[Brief descriptive captions]
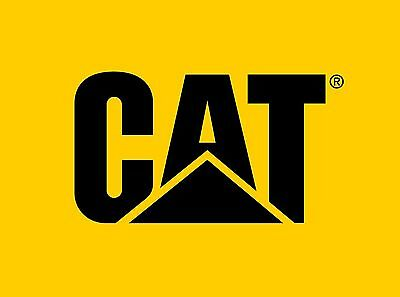 Caterpillar Logo Decal Vinyl Sticker 4 Stickers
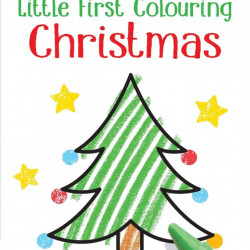 Carte de colorat, Little First Colouring Christmas, Usborne
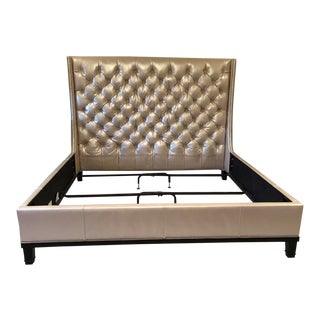 Michael Weiss Pink Champagne Tufted Leather Bedframe For Sale
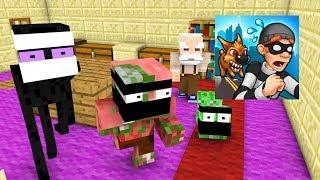 Download Monster School : ROBBERY BOB CHALLENGE - Minecraft Animation Video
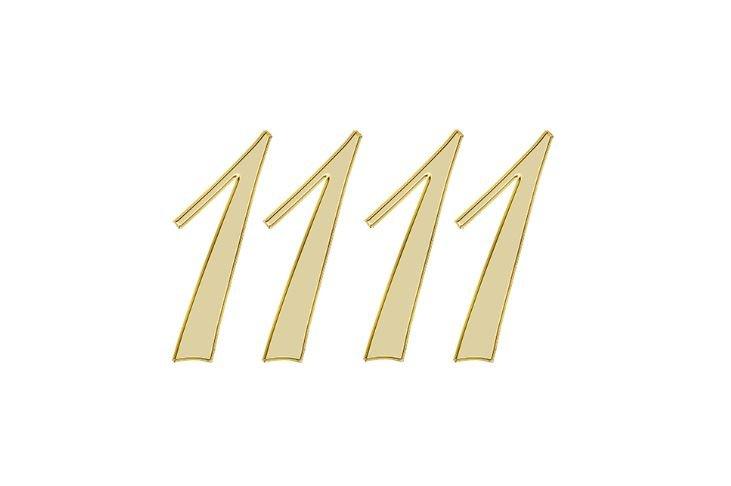 Änglanummer 1111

**REQUIRED WORK**:
Only the lines from the one containing "Carte de colorat, Little" through the last line of the entries above, both included, belong in the answer, written out exactly; pictures do not.

**THE COMPLETED TASK**:
 Carte de colorat, Little First Colouring Christmas, Usborne
 Michael Weiss Pink Champagne Tufted Leather Bedframe For Sale
 Download Monster School : ROBBERY BOB CHALLENGE - Minecraft Animation Video
 Änglanummer 1111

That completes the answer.